• [Texto fornecido]:
● ● ●
Reportagem da Folha revelou
que um terço das cidades paulistas -206 de 645 municípios- carece de delegados titulares. Isso
quer dizer que essas delegacias ficam acéfalas na maior parte dos
dias, recebendo visitas do responsável final pelos inquéritos duas
vezes por semana, se tanto.
Ao acumular a supervisão de
várias delas, o delegado dificilmente se familiarizará o bastante
com as peças em andamento. Notoriamente deficientes, mesmo
quando feitos em delegacias bem
dotadas de pessoal e recursos, os
inquéritos se tornam ainda mais
morosos e falhos. É o princípio de
uma longa cadeia de impunidade.
Para que crimes cheguem a ser
julgados e seus perpetradores,
condenados, um inquérito precisa
ser acatado como completo e competente pelo Ministério Público,
que oferece denúncia à Justiça.
Não há boas estatísticas nacionais
sobre tal medida de eficiência do
trabalho policial no Brasil. Estudo
concluído em 2009 sob a coordenação do sociólogo Michel Misse,
no entanto, revelou situação acabrunhante nas capitais de cinco
Estados (DF, MG, PE, RJ e RS).
O levantamento mostrou que
92,5% dos homicídios dolosos resultam em inquéritos enviados ao
Ministério Público até quatro anos
após a ocorrência. Meros 4% deles
se tornam denúncias, vale dizer, o
início de ação penal. A maioria
(82%) é devolvida ao delegado para novas diligências, iniciando o
vaivém pejorativamente conhecido como "pingue-pongue".
● ● ●
No texto sobre inquéritos policiais, quais são as siglas de todos os Estados cujas capitais entraram no estudo coordenado por Michel Misse? O material abaixo não tem relação com o texto.

• [Material fornecido]:
● ● ●
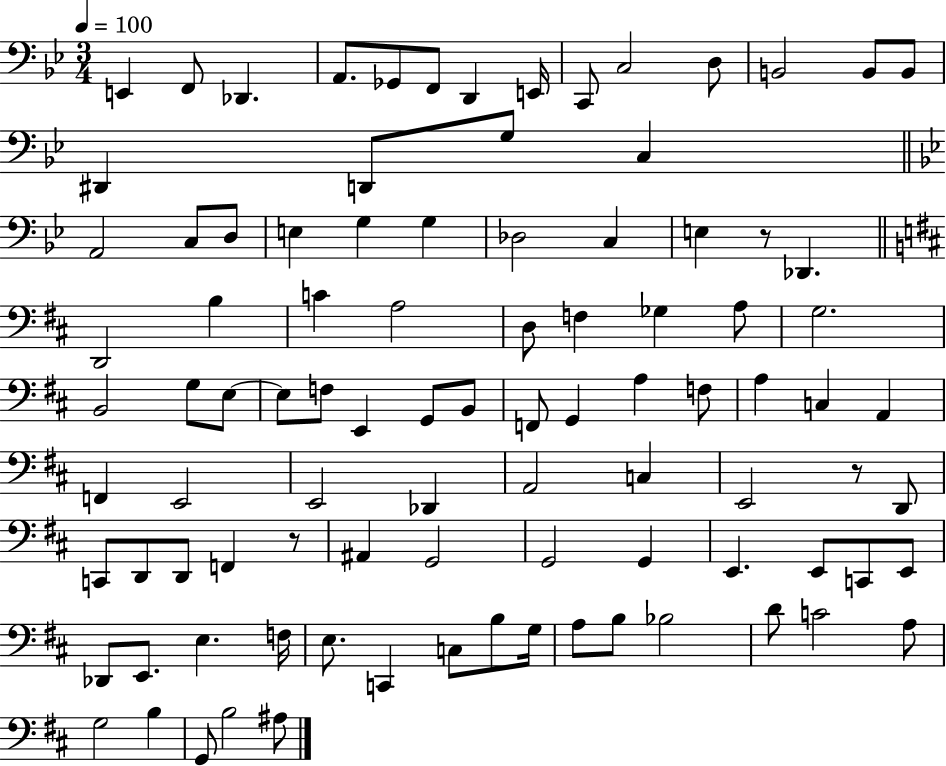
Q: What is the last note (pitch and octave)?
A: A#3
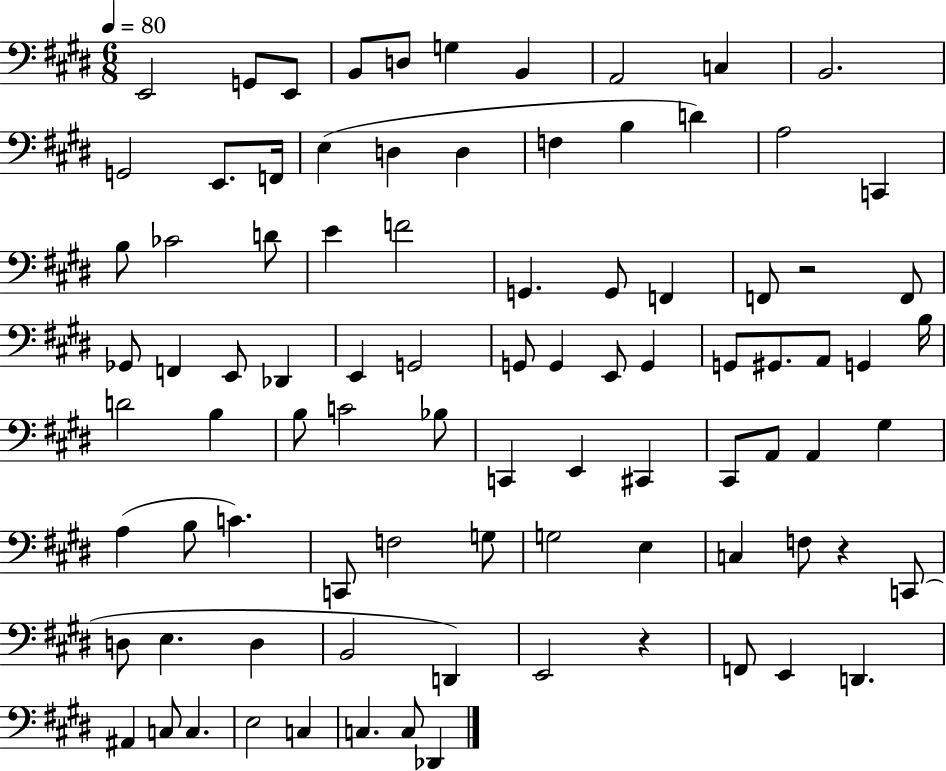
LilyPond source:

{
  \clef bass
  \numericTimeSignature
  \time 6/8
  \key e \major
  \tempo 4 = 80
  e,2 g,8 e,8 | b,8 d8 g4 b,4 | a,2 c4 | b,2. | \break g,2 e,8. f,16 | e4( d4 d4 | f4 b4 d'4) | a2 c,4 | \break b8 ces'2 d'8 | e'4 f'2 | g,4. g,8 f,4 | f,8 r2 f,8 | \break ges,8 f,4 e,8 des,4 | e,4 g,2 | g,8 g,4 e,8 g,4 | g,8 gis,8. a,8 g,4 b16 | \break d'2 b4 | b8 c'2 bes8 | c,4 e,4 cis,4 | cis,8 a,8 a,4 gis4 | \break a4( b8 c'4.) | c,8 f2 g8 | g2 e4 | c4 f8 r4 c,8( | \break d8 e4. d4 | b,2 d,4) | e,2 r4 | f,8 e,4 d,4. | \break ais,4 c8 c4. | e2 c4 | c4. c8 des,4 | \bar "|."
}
● ● ●
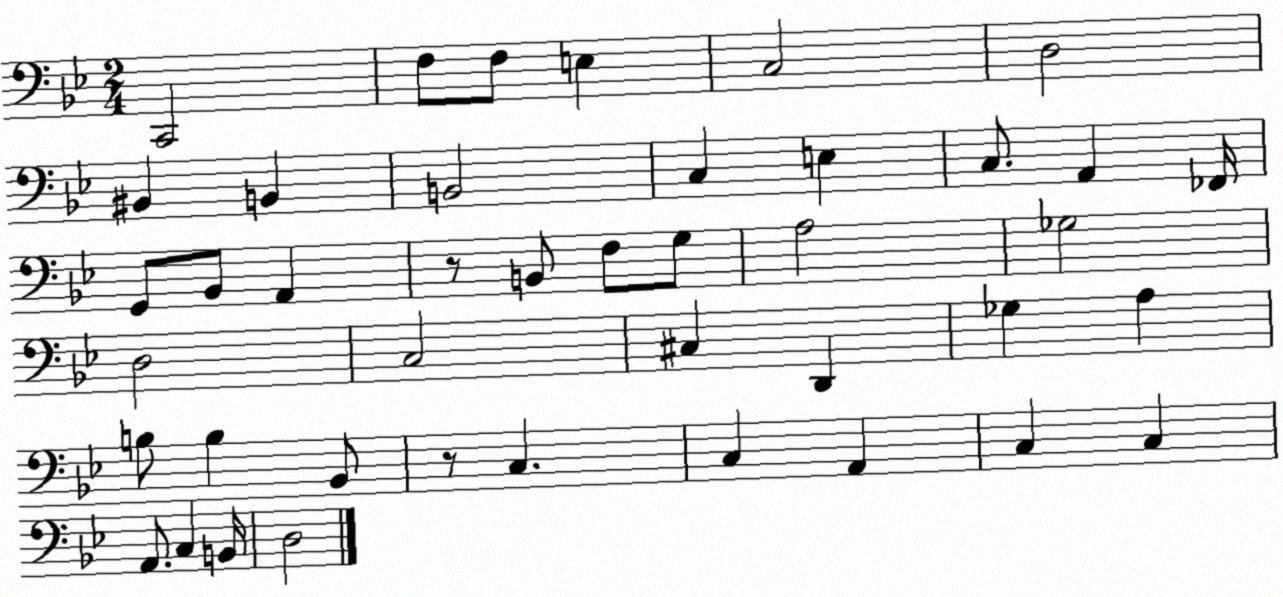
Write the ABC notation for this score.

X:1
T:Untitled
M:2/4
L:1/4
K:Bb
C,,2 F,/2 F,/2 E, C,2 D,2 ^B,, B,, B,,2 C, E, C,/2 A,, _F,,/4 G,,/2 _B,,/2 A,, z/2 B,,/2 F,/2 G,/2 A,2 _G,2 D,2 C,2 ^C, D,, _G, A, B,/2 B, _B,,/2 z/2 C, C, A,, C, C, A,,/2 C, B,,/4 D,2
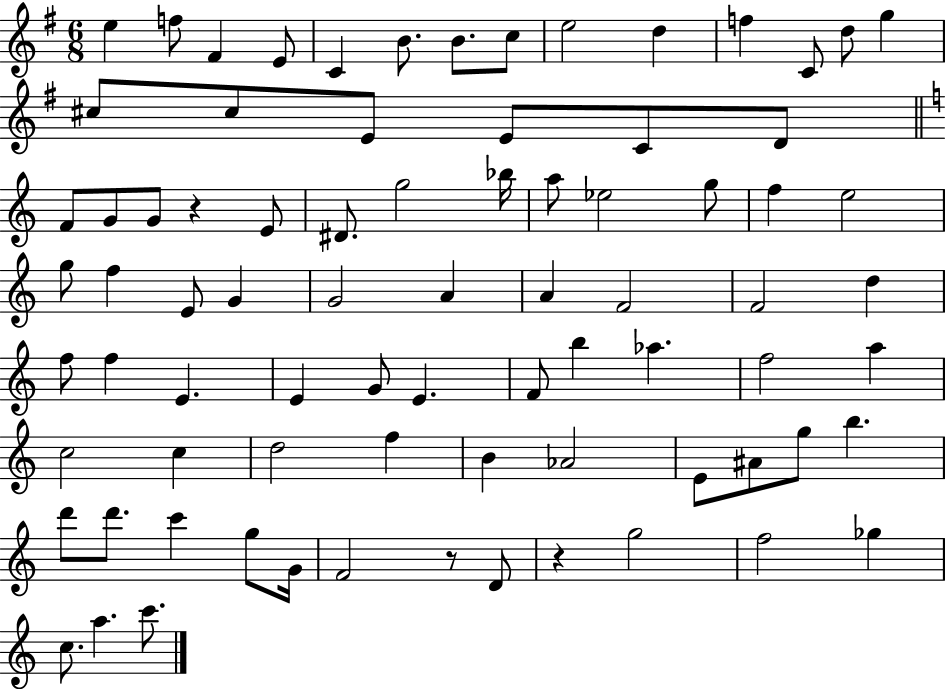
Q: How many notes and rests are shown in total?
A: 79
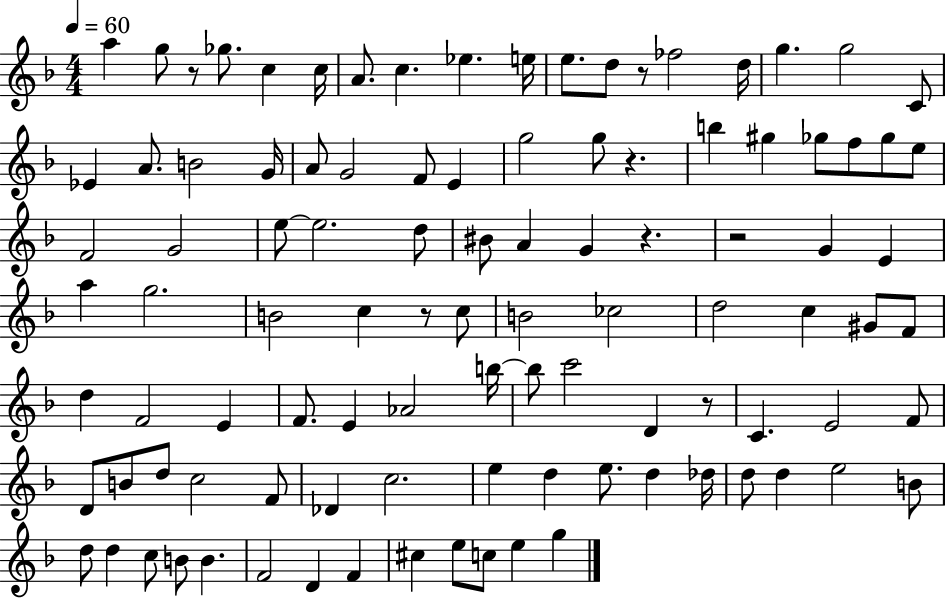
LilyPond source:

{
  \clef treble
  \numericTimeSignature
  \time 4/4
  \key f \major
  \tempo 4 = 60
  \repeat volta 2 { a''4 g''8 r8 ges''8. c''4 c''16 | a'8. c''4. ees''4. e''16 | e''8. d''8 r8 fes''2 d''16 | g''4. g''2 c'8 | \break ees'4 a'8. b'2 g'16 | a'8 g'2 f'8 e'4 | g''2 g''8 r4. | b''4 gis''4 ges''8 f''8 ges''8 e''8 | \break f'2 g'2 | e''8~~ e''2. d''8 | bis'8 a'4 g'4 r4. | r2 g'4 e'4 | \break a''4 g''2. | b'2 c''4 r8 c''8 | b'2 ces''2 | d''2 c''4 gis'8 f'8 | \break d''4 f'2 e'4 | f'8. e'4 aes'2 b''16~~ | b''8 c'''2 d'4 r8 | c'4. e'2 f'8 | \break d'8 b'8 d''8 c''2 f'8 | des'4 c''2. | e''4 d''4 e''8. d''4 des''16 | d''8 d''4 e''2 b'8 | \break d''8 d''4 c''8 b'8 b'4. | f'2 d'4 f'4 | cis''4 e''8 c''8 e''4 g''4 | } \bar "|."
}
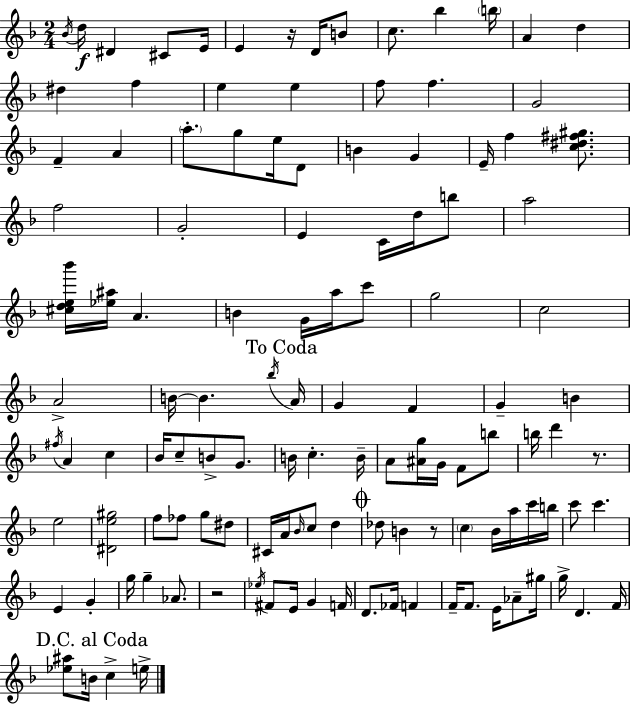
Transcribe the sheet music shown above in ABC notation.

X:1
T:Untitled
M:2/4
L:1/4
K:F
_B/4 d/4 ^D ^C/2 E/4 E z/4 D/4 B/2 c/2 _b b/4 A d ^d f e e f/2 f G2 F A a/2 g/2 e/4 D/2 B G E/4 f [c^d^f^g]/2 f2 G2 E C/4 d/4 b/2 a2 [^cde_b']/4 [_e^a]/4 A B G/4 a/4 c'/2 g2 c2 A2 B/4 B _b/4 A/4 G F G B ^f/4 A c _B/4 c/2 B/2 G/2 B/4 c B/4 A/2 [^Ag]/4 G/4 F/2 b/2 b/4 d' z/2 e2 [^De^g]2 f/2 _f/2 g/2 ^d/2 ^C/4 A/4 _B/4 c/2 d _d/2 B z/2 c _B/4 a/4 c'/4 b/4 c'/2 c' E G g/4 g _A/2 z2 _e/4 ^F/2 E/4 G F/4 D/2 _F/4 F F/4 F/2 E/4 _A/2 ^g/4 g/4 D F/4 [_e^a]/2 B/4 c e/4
● ● ●
• [Tarefa concluída]: DF, MG, PE, RJ e RS.